Az alábbi témákat a TASZK Kft írta ki és vezeti. A témák közül csak egy fog elindulni a TASZK Kft választása alapján:

Instrumenting Smartphone Firmware Components for Security Analysis

Explore techniques for instrumenting ARM firmware binaries for code analysis purposes. Study various approaches from bare-metal instrumentation by code patching to using existing emulation and/or on-target frameworks (e.g. qemu, unicorn, frida), to utilizing ARM hardware debug extensions.
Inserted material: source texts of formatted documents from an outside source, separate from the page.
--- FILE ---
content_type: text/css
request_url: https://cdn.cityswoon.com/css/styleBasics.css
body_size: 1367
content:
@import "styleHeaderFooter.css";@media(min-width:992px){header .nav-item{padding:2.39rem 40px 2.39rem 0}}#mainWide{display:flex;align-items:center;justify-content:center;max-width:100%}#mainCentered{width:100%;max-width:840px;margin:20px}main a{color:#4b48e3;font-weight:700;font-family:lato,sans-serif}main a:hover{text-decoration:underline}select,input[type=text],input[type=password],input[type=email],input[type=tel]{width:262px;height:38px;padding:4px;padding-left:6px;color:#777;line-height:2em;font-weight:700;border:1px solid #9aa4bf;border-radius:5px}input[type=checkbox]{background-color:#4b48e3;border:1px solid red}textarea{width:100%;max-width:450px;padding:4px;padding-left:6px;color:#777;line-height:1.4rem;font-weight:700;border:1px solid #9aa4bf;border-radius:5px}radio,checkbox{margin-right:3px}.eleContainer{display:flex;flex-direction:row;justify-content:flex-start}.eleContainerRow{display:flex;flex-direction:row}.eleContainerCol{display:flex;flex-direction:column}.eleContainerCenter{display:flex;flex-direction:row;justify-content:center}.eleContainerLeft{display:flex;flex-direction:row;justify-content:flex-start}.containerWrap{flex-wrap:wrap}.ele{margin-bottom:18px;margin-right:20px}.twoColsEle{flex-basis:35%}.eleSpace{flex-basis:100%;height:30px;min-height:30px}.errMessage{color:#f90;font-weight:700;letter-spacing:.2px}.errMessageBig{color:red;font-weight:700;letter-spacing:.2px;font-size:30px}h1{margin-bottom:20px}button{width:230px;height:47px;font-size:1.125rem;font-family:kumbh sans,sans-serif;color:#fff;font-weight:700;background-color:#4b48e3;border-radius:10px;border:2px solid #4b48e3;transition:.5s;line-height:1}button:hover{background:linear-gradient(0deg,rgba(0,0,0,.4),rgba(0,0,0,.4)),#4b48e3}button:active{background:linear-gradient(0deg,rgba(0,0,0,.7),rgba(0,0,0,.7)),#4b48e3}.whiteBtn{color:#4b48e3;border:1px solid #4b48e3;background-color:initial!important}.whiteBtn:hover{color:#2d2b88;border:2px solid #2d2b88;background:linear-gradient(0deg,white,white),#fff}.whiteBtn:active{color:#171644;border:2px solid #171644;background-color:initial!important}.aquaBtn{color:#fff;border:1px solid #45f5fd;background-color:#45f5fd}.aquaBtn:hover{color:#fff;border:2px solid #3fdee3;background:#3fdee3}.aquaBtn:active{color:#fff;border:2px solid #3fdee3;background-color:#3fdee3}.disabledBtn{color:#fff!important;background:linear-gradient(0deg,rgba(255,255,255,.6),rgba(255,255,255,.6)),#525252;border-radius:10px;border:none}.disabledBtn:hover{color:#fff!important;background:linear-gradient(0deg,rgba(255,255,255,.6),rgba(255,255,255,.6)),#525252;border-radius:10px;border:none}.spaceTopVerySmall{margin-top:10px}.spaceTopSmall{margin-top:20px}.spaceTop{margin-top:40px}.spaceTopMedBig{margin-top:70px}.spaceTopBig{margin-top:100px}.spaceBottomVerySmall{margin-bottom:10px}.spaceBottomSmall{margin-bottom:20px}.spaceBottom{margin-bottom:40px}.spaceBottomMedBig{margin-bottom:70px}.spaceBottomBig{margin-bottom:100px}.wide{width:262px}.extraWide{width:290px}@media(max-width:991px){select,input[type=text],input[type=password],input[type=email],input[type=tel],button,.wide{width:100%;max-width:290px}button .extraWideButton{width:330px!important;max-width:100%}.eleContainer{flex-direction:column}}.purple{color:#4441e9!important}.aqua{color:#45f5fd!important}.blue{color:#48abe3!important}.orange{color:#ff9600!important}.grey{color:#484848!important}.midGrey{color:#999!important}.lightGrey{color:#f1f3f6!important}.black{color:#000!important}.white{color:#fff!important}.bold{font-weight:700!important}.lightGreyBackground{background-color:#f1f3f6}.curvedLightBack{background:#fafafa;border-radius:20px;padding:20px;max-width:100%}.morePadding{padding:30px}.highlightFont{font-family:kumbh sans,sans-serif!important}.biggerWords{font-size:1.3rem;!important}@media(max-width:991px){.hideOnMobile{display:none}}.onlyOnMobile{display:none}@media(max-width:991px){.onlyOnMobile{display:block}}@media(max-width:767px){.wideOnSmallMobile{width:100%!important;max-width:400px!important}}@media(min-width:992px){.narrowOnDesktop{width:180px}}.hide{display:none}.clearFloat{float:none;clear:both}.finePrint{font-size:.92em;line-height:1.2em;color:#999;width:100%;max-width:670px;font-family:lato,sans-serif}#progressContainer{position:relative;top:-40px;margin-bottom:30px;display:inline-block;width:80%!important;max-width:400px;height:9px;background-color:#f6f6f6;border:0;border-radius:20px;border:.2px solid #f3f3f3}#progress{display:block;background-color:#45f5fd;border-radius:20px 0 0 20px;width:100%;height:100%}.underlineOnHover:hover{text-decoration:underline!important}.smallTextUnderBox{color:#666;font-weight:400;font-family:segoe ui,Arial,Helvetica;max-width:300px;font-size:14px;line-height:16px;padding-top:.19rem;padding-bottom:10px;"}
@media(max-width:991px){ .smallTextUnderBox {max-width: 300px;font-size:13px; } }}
Learn about various dynamic code analysis goals (e.g tracing, hooking, fuzzing, data flow analysis, etc) and their instrumentation requirements.

Stretch Goals: Furthering the research we envision the student creating a fully fledged case study of an either fully on-target or a hybrid emulated/on-target fuzzing framework utilizing instrumentation. We have several real-world targets (various firmware elements of modern smartphone SoCs) in mind for this.

 

Security Analysis of Custom Android Kernel Self-Defenses 

Learn the basics of working with Android kernel image customizations: image formats, OTA updates, extraction, (re)building, writing modules. Study Linux kernel memory management concepts and how they pertain to exploit mitigations. Study the history of Linux kernel privilege escalation techniques and the evolution of known kernel self-defenses to counter them.

Stretch Goals: Building on a firm understanding of the prior art, conduct original research into the current state of Android kernel vendor customizations. We envision two tracks that this research can take. The first is a study of "patch gaping" of Linux kernel security bugs with respect to the mainline Linux kernel vs vendor-customized kernels of high-end smartphones. The second is a study of the (largely undocumented) custom mitigations that the leading Android device manufacturers introduce into their kernels.

 

Static Vulnerability Analysis Using Code Property Graph-based Query Languages

Study existing frameworks (such as bjoern and hexrays decompiler) that automate the extraction of semantic information from compiled binaries and expose a code property graph that can be used with a query language for identifying vulnerable code patterns. 

Research how such frameworks could be extended or have alternatives developed for them on top of existing binary analysis solutions (such as disassembler/decompiler engines). Discover the advantages and limitations of this approach and what kinds of memory safety vulnerabilities can be efficiently queried with it.

Identify a target binary, study its attack surface, and define bug patterns of interest. Use/extend a framework to develop the desired bug pattern queries and carry out the manual analysis of the findings of the automated queries.